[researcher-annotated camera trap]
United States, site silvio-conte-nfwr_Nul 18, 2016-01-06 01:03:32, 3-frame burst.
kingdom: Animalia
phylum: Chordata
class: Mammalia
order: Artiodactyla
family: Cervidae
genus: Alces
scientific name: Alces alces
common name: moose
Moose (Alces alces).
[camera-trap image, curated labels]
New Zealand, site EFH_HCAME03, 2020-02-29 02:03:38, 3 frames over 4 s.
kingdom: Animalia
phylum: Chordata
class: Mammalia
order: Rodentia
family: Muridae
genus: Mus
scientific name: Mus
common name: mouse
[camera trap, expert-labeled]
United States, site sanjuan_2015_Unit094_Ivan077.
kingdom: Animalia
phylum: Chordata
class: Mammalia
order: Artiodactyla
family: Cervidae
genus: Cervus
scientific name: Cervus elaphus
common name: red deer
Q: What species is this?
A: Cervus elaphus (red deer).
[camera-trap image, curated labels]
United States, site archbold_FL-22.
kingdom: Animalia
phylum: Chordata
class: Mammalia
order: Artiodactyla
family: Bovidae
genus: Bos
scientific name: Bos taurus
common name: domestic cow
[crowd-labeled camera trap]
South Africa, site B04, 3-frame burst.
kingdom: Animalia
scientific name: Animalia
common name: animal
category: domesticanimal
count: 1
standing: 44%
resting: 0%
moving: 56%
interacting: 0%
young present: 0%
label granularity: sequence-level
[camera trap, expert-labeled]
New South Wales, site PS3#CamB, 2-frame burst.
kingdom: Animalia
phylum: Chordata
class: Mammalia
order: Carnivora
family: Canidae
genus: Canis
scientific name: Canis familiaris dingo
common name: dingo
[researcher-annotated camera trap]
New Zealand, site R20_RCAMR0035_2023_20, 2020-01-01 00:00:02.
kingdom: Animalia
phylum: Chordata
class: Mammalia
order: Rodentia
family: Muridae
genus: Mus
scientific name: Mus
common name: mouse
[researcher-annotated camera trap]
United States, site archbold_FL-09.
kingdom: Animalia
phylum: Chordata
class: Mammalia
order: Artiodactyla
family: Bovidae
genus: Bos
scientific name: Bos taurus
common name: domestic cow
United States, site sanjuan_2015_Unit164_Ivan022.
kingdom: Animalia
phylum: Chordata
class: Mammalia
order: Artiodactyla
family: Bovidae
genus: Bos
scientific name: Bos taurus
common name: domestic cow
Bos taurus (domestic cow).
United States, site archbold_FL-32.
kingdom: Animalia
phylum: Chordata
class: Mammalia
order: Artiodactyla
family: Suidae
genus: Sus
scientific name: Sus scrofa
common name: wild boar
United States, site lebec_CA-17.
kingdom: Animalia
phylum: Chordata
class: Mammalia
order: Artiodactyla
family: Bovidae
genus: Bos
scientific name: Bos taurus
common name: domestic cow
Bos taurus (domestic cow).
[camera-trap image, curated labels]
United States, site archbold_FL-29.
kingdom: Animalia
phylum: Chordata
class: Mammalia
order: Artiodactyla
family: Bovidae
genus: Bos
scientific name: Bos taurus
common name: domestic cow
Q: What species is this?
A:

+++++

Nothing but a number should be given: the count of lines in the records that contain the word "United".

8